Agricultural business owners and Inheritance Tax relief

Anne Elliott, CEO of Latimer Hinks Solicitors, discusses Agricultural Property Relief (APR) and Business Property Relief (BPR) – types of Inheritance Tax relief…

As a solicitor who works with a significant number of agricultural families and business owners in the North East, I regularly discuss and advise on the use of APR and BPR when estate planning. At present, they are very generous to the taxpayer. However for a number of years there has been a threat of reviewing and limiting reliefs.

The summer is an excellent time to review whether or not you are making the best use of APR and BPR, as significant financial legislation is often reviewed in the Autumn Budget.

Inheritance Tax relief

APR is an Inheritance Tax relief for those who own agricultural land, and if applied can, in some cases, save an individual/his family hundreds of thousands of pounds. BPR is again an Inheritance Tax relief and applies to business assets (including property used in a business). It can apply to elements of a farming business or land that may not be eligible for APR. inheritance tax - Tax Relief forms

Many farming businesses have assets that would qualify for both APR and BPR, which can reduce their taxable value (in terms of Inheritance Tax) by 50 per cent or 100 per cent, making some assets tax free when passed on.

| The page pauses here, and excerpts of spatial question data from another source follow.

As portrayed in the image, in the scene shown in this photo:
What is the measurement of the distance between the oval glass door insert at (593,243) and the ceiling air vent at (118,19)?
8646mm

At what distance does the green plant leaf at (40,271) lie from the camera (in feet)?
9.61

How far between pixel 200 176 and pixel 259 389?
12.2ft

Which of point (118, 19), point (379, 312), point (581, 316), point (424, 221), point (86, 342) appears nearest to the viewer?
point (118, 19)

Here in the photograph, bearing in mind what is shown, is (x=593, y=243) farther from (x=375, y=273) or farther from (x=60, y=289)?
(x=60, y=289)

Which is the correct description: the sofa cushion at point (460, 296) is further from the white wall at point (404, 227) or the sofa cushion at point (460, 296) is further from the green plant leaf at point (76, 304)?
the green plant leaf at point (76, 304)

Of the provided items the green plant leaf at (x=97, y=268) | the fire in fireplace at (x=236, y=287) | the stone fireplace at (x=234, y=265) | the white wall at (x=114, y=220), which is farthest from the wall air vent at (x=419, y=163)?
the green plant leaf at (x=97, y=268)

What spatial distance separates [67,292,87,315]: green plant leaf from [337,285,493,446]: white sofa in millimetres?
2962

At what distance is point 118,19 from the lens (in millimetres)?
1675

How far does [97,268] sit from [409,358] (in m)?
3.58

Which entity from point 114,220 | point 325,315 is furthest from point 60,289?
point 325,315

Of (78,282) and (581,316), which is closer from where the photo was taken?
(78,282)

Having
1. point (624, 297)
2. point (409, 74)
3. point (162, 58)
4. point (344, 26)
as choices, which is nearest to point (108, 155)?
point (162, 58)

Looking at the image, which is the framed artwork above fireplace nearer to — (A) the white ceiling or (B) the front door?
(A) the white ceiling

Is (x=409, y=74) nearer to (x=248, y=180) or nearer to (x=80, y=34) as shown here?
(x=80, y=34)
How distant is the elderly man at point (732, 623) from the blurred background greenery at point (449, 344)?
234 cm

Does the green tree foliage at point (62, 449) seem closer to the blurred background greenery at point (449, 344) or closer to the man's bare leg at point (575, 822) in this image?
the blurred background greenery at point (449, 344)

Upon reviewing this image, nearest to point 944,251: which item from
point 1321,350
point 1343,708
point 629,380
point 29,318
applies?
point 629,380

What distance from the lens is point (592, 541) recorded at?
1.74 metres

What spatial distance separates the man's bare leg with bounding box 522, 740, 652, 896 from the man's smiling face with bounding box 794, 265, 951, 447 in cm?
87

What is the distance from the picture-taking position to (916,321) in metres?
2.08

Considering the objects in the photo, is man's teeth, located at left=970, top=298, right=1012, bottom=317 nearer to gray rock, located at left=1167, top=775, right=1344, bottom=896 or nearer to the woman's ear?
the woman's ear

This is a very generous prospect when it comes to estate planning and, should the reliefs change, which many suggest they might, farming families could be significantly disadvantaged.

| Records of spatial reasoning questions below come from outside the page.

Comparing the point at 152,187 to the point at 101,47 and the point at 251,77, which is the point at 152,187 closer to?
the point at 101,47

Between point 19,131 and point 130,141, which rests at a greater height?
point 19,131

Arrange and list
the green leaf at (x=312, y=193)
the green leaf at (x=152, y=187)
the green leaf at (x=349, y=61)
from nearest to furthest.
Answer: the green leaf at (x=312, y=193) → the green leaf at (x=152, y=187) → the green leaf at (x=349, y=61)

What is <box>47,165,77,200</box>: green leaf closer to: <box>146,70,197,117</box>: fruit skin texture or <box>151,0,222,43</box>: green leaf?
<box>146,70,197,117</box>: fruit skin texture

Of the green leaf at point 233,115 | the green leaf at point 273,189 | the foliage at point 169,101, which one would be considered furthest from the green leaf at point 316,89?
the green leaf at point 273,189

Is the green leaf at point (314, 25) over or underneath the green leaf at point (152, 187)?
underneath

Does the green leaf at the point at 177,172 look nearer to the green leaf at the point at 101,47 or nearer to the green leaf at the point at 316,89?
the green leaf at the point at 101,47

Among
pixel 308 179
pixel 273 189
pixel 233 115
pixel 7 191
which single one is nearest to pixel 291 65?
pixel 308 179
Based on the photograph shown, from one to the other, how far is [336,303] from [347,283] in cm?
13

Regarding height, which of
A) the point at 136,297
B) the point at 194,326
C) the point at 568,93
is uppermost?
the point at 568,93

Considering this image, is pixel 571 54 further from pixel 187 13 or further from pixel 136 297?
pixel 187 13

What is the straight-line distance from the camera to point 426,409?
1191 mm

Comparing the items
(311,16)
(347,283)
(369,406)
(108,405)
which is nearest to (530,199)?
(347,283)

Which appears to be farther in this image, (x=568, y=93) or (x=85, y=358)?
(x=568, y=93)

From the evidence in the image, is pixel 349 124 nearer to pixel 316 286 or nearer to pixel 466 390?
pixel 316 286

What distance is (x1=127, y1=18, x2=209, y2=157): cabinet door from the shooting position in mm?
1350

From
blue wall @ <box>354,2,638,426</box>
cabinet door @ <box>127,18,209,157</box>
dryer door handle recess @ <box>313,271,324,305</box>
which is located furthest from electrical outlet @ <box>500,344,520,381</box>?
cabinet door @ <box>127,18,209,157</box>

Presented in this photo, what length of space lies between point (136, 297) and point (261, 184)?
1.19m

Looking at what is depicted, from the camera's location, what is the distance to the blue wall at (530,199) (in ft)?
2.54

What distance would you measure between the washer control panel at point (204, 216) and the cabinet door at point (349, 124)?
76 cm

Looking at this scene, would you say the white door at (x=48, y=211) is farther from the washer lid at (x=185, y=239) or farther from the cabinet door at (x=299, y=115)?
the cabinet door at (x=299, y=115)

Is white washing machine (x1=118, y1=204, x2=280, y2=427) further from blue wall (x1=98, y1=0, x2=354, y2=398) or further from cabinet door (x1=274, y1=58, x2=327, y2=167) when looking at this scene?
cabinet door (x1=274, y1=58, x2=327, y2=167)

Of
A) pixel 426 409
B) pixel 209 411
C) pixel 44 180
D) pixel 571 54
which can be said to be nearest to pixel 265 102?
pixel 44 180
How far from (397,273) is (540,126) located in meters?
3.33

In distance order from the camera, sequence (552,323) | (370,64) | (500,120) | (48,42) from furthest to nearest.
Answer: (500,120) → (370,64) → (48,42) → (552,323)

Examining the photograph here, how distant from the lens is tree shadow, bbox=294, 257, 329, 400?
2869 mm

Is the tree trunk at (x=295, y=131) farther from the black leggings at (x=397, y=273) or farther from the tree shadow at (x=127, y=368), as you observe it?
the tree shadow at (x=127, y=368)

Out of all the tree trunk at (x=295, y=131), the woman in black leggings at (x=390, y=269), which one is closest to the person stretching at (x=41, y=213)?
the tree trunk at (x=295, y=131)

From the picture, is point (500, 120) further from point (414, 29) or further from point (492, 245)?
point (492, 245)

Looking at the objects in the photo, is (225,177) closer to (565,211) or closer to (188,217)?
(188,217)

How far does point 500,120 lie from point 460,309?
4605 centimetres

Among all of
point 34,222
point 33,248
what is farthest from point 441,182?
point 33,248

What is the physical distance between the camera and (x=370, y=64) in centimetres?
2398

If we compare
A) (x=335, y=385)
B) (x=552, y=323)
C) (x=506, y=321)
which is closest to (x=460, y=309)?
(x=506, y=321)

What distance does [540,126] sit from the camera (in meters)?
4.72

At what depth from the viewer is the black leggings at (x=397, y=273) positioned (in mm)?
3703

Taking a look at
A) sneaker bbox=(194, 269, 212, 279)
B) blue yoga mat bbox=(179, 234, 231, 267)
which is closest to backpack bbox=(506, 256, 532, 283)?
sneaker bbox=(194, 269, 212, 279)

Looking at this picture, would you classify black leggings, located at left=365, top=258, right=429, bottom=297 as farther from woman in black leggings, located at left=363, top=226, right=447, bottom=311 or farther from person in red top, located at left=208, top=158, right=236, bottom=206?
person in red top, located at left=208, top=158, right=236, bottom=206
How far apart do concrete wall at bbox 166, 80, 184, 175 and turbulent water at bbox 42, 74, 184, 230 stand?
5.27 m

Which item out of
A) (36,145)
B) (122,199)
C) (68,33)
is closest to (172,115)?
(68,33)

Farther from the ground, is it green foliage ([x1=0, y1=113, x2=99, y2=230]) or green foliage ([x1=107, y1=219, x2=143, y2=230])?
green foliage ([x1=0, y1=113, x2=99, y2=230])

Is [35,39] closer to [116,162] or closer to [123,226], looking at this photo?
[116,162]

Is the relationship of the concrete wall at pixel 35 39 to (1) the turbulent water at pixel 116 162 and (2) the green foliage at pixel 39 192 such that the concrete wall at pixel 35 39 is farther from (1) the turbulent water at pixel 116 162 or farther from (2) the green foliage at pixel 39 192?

Currently, APR and BPR are the main providers of tax reliefs for farmers in terms of passing agricultural land and businesses across and down generations.

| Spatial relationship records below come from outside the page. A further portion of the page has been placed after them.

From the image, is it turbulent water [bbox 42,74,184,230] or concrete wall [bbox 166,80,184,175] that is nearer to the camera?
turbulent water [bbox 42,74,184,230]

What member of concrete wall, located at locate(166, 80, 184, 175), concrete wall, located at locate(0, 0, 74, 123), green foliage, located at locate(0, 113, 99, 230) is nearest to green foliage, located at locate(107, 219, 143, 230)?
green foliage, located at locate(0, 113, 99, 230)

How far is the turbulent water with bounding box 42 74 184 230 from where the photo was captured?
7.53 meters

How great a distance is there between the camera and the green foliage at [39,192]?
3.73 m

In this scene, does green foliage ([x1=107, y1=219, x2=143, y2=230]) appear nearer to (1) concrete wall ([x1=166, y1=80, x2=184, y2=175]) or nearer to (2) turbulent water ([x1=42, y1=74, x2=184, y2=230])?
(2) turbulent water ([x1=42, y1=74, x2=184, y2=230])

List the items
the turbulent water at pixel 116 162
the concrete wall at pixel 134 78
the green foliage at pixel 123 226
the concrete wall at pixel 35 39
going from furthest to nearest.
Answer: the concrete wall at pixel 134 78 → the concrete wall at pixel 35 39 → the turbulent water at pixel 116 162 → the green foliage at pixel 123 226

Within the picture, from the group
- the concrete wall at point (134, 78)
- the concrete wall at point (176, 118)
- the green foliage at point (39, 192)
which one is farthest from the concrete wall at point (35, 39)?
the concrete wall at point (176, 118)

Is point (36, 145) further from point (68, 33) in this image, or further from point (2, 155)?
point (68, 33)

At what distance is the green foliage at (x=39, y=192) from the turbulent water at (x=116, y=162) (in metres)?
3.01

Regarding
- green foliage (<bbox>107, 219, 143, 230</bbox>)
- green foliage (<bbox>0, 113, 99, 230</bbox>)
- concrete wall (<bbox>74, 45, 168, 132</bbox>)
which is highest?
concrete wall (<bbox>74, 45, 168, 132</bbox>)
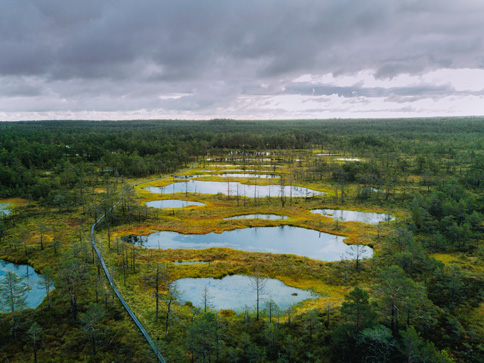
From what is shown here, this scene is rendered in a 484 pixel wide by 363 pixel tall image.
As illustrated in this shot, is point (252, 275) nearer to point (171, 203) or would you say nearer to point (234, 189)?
point (171, 203)

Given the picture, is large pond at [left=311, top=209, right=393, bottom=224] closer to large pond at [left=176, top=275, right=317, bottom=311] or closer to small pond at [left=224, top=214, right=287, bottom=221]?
small pond at [left=224, top=214, right=287, bottom=221]

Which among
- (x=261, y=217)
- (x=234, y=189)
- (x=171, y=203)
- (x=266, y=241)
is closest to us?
(x=266, y=241)

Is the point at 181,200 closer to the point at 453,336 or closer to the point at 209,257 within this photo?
the point at 209,257

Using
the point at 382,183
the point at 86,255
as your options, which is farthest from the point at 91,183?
the point at 382,183

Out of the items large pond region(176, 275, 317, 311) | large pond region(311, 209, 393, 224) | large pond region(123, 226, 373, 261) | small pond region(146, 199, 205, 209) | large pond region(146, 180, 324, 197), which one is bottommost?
large pond region(176, 275, 317, 311)

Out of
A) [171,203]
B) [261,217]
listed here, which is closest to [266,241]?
[261,217]

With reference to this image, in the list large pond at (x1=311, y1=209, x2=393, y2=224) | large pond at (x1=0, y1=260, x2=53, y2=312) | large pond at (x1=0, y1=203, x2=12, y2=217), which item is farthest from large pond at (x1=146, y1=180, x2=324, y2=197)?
large pond at (x1=0, y1=260, x2=53, y2=312)
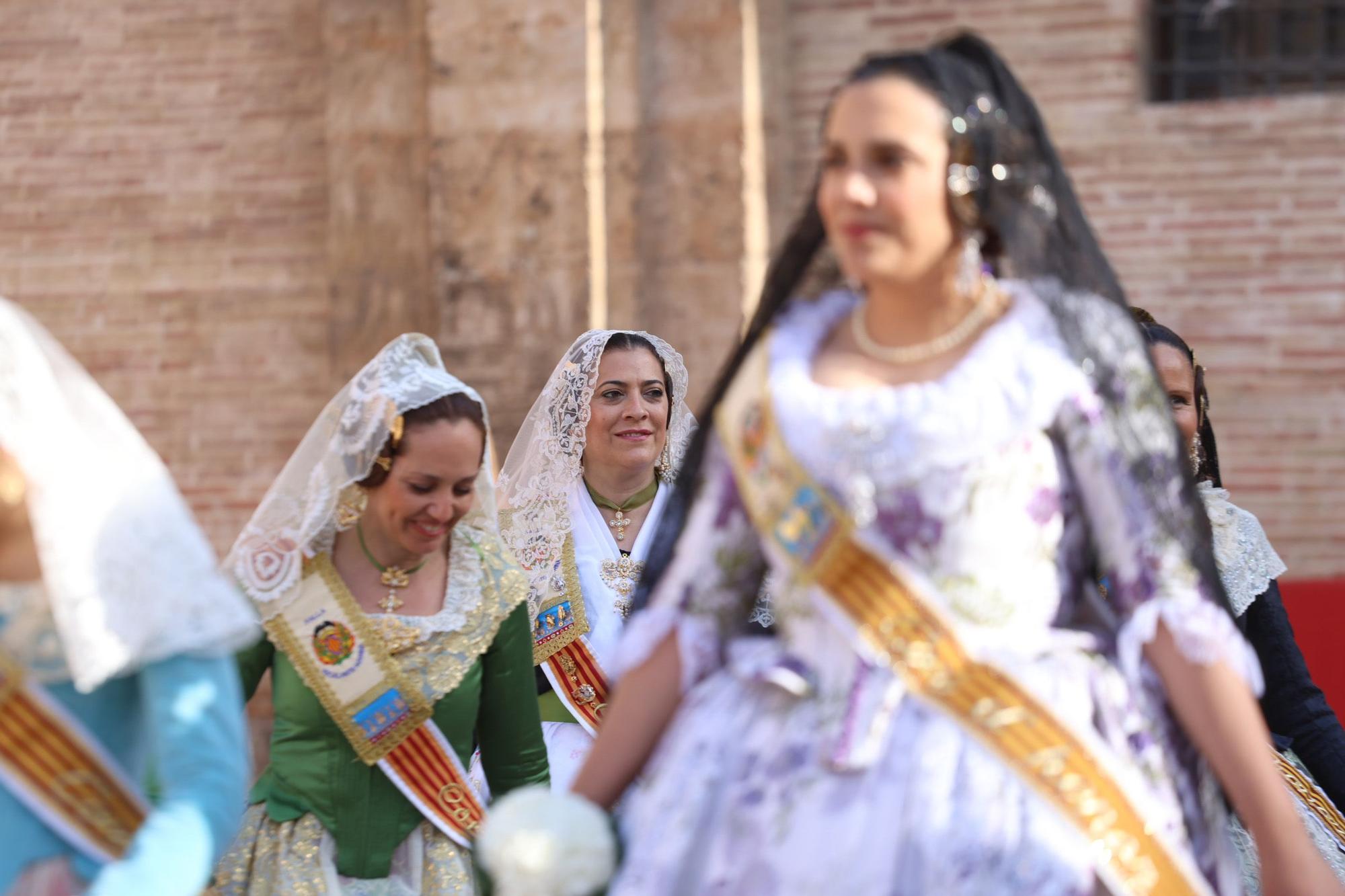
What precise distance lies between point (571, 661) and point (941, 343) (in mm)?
2559

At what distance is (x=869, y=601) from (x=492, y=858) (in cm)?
60

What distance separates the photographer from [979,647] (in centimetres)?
236

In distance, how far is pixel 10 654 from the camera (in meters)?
2.43

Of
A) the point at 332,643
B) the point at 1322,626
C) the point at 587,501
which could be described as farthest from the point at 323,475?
the point at 1322,626

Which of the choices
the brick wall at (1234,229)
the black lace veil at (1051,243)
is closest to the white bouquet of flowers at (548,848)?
the black lace veil at (1051,243)

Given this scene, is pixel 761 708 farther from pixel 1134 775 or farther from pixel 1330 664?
pixel 1330 664

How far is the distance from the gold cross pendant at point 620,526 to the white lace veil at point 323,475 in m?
1.16

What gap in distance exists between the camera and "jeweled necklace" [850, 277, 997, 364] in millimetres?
2469

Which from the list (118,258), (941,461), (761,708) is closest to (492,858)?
(761,708)

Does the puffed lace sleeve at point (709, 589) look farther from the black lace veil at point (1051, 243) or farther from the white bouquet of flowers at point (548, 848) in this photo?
the black lace veil at point (1051, 243)

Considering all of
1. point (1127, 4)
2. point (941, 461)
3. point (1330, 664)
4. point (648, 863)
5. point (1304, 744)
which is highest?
point (1127, 4)

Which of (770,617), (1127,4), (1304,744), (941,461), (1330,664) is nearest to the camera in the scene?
(941,461)

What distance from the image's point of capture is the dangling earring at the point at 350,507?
3900 mm

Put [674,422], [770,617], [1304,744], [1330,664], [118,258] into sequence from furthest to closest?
[118,258] → [1330,664] → [674,422] → [770,617] → [1304,744]
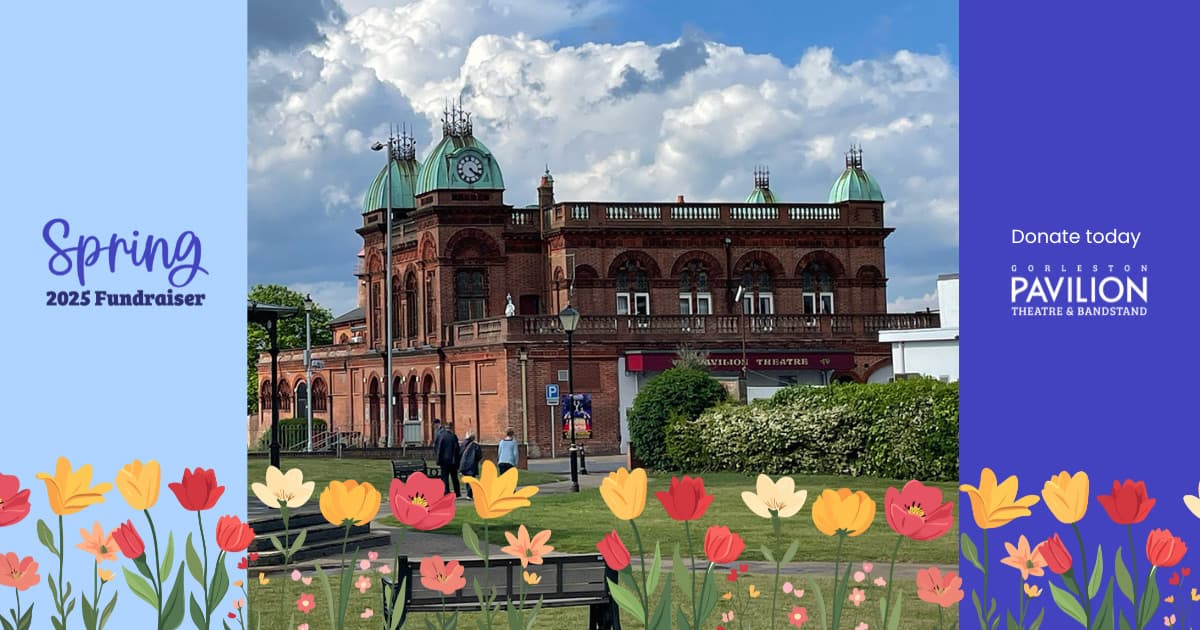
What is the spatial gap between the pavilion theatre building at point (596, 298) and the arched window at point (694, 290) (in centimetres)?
7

Not all agricultural property qualifies for APR, so it is important to ensure you’re clear about the rules. Assuming the strict conditions are met, agricultural land or pasture, farm buildings, woodland, farmhouses and farm cottages may be eligible for APR. To a large extent conditions involve use, occupation and ownership requirements to be met and for specific periods.

Not all business property qualifies for BPR. Assets which may qualify include a sole trader business, a share in a partnership, unquoted shareholdings (controlling and non-controlling), land, buildings, plant or machinery used in a trade partnership or company.

Questions over estate planning decisions

APR and BPR are designed to avoid taxpayers paying Inheritance Tax when certain conditions are met. APR, for example, only reduces the agricultural value of an asset, not necessarily its whole value. This is worth bearing in mind if the land has any additional uses or has the potential to be developed. This additional value which may be very substantial will not be covered by APR but there may be some eligibility for BPR.

The Office of Tax Simplification (OTS) has suggested that the current APR and BPR systems are quite complex, and that amendments should be made to simplify the reliefs. The OTS’s report on the subject, issued at the end of 2018, raised questions about whether APR and BPR, and the way in which they are applied, influences the way in which farmers make their estate planning decisions.

As well as questioning several aspects of farm ownership (including who should reside in the farmhouse for it to be considered an agricultural property) the OTS suggested that overlap between APR and BPR also needed further consideration.

Whether or not changes based on these recommendations are introduced, it is always necessary to review what you have in place to ensure that you maximise your reliefs to minimise exposure to Inheritance Tax so that your planning is as efficient and effective as possible and all and any criteria for eligibility for APR & BPR are met.

If you are in any doubt, you should consult your solicitor, and other professional advisers.